Passage présenté:
Appel à communication
La fortune des « irregolari » italiens dans l’Europe de la Renaissance :
circulation des formes et acclimatations de la figure du polygraphe
La fortune des « irregolari » italiens dans l’Europe de la Renaissance :
circulation des formes et acclimatations de la figure du polygraphe
Les propositions de communications devront être envoyées aux adresses suivantes avant le 1er septembre 2019 :
anne-Laure.Metzger@u-bordeaux-montaigne.fr
alice.vintenon@u-bordeaux-montaigne.fr
Comité scientifique :
Jean BALSAMO, Université de Reims Champagne-Ardennes
Nicolas CORREARD, Université de Nantes
Violaine GIACOMOTTO-CHARRA, Université Bordeaux Montaigne
Anne-Laure METZGER-RAMBACH, Université Bordeaux Montaigne
Alice VINTENON, Université Bordeaux Montaigne
La critique a attribué les étiquettes de « poligrafi » et d’ « irregolari » principalement à trois auteurs italiens, Ortensio Lando, Nicolò Franco et Anton Francesco Doni, tous trois nés autour de 1515. Relativement floue, elle constitue, comme l’affirme Paul F. Grendler dans Critics of the Italian World (1530-1560). Anton Francesco Doni, Nicolò Franco & Ortensio Lando (Madison, University of Wisconsin Press, 1969, p. 65), « une désignation générale des auteurs qui ont écrit de la littérature vernaculaire, en lien étroit avec les presses vénitiennes (« a general designation for authors who wrote vernacular literature in close association with the Venetian presses »). A ce titre, elle peut être appliquée à d’autres auteurs que Doni, Franco et Lando, notamment L’Arétin, Lodovico Domenichi, Lodovico Dolce, Francesco Sansovino…
Par ses connotations négatives, l’appellation de « poligrafi » témoigne de l’embarras de la critique vis-à-vis d’œuvres prolixes et protéiformes, qui manient des registres et des formes littéraires très divers. De fait, les « poligrafi » ignorent généralement les grands genres (à l’exception peut-être de Franco, auteur d’une épopée) pour en imaginer de nouveaux ou créer des objets textuels hybrides, qui empruntent à plusieurs formes et traditions littéraires. Ce goût de l’expérimentation formelle leur vaut aussi l’étiquette d’ « irregolari », et justifie des rapprochements avec la catégorie esthétique de maniérisme.

Matériel fourni:
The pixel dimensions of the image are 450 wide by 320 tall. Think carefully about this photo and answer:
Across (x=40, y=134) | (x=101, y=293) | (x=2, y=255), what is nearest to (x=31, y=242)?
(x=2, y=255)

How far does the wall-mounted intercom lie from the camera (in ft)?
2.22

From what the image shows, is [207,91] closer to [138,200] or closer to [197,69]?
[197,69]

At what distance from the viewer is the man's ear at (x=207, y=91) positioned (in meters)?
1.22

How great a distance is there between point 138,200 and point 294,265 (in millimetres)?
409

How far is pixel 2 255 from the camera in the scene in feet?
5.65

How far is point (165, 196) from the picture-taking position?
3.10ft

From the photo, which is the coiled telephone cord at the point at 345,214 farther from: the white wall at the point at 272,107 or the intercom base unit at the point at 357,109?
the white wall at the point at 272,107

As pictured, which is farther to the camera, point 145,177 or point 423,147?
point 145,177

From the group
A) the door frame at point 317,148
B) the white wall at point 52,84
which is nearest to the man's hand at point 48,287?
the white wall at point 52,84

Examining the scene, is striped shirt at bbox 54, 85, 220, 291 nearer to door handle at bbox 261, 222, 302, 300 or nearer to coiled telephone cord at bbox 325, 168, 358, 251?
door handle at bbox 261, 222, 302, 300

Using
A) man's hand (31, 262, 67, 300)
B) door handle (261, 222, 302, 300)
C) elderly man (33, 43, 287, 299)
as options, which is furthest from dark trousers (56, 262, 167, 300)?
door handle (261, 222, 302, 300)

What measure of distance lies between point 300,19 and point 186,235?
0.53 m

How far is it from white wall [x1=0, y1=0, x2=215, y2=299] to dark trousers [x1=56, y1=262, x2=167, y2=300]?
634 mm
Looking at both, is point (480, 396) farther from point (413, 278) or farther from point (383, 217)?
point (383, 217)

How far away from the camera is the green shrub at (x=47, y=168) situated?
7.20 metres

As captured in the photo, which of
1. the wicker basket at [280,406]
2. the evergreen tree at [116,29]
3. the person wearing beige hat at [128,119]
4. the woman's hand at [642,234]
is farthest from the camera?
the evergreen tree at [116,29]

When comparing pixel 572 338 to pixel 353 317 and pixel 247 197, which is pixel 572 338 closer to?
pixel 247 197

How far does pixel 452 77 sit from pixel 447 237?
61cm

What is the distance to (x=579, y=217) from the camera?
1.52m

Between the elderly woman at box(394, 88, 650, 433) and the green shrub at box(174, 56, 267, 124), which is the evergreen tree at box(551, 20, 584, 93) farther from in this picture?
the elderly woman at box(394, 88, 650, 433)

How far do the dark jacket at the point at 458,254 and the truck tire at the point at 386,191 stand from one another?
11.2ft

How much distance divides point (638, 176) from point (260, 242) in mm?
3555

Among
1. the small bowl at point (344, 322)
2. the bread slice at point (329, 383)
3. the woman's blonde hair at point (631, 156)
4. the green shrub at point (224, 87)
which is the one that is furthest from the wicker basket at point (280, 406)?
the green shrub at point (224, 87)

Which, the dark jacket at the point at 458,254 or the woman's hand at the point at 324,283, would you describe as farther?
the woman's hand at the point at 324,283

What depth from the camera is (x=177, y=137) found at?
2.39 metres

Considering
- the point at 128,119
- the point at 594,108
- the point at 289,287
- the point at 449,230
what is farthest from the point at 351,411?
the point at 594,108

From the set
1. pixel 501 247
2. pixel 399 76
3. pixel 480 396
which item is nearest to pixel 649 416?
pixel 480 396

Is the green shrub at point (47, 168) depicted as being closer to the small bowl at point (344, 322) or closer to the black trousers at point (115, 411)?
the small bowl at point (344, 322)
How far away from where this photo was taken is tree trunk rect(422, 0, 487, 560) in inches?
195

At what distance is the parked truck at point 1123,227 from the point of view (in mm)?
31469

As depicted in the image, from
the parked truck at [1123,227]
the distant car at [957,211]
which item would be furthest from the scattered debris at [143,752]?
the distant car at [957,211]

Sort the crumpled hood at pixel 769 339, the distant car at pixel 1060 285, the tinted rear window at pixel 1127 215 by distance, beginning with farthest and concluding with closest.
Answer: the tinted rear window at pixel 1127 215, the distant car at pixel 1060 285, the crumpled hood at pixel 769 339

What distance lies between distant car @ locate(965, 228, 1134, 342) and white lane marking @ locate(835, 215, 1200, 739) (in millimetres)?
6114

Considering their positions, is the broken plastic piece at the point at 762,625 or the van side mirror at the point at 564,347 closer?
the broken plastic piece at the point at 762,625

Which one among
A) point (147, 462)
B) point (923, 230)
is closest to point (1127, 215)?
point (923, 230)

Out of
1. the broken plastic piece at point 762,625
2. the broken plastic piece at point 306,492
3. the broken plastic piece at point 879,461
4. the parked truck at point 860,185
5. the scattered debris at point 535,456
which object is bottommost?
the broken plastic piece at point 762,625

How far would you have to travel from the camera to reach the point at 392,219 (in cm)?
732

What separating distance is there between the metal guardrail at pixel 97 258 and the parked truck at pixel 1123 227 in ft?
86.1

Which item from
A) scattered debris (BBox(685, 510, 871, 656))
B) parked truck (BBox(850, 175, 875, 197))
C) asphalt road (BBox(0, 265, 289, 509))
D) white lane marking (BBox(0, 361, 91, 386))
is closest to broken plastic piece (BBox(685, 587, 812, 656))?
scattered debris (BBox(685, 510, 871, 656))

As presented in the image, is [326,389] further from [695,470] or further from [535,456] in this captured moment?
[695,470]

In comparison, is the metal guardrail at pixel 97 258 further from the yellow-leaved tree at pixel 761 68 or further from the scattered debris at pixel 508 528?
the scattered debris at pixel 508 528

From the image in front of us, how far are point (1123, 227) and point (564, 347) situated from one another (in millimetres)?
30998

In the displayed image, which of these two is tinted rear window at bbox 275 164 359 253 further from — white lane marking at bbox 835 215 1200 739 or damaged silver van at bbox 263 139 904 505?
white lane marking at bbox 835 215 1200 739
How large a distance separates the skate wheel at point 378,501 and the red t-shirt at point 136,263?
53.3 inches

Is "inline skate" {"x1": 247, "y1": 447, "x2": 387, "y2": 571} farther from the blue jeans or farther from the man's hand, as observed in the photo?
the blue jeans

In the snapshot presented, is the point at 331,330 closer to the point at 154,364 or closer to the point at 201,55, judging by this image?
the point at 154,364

Exercices à traiter:
1 > D'après l'appel à communication sur les polygraphes italiens, vers quelle année sont nés Ortensio Lando, Nicolò Franco et Anton Francesco Doni ?
2 > Poursuivez l'appel à communication sur les polygraphes italiens là où il s'arrête.

Réponses par exercice:
1 > Autour de 1515.

2 >
Mais l’étiquette de « poligrafi » reflète aussi une certaine condescendance vis-à-vis du contenu philosophique et moral d’une œuvre que les auteurs-mêmes ont tendance à présenter comme un bavardage superficiel. Pourtant, l’autodérision des poligrafi (qui s’apparente souvent à une stratégie d’autopromotion paradoxale) ne suffit pas à gommer la virulence satirique et, dans certains cas, la profondeur d’une œuvre dont les audaces politiques, philosophiques et religieuses ont souvent été soulignées, notamment dans le cas de Lando, chrétien hétérodoxe, fortement marqué par Erasme, et peut-être tenté par la Réforme.
Ce colloque entend interroger l’appellation de poligrafi, tout en mettant en lumière l’originalité esthétique et le rayonnement européen d’œuvres très régulièrement rééditées à la Renaissance, voire encore lues au début du XVIIe siècle. Le premier axe portera sur les formes littéraires imaginées par les poligrafi italiens ; le second, sur la réception de leur œuvre en France.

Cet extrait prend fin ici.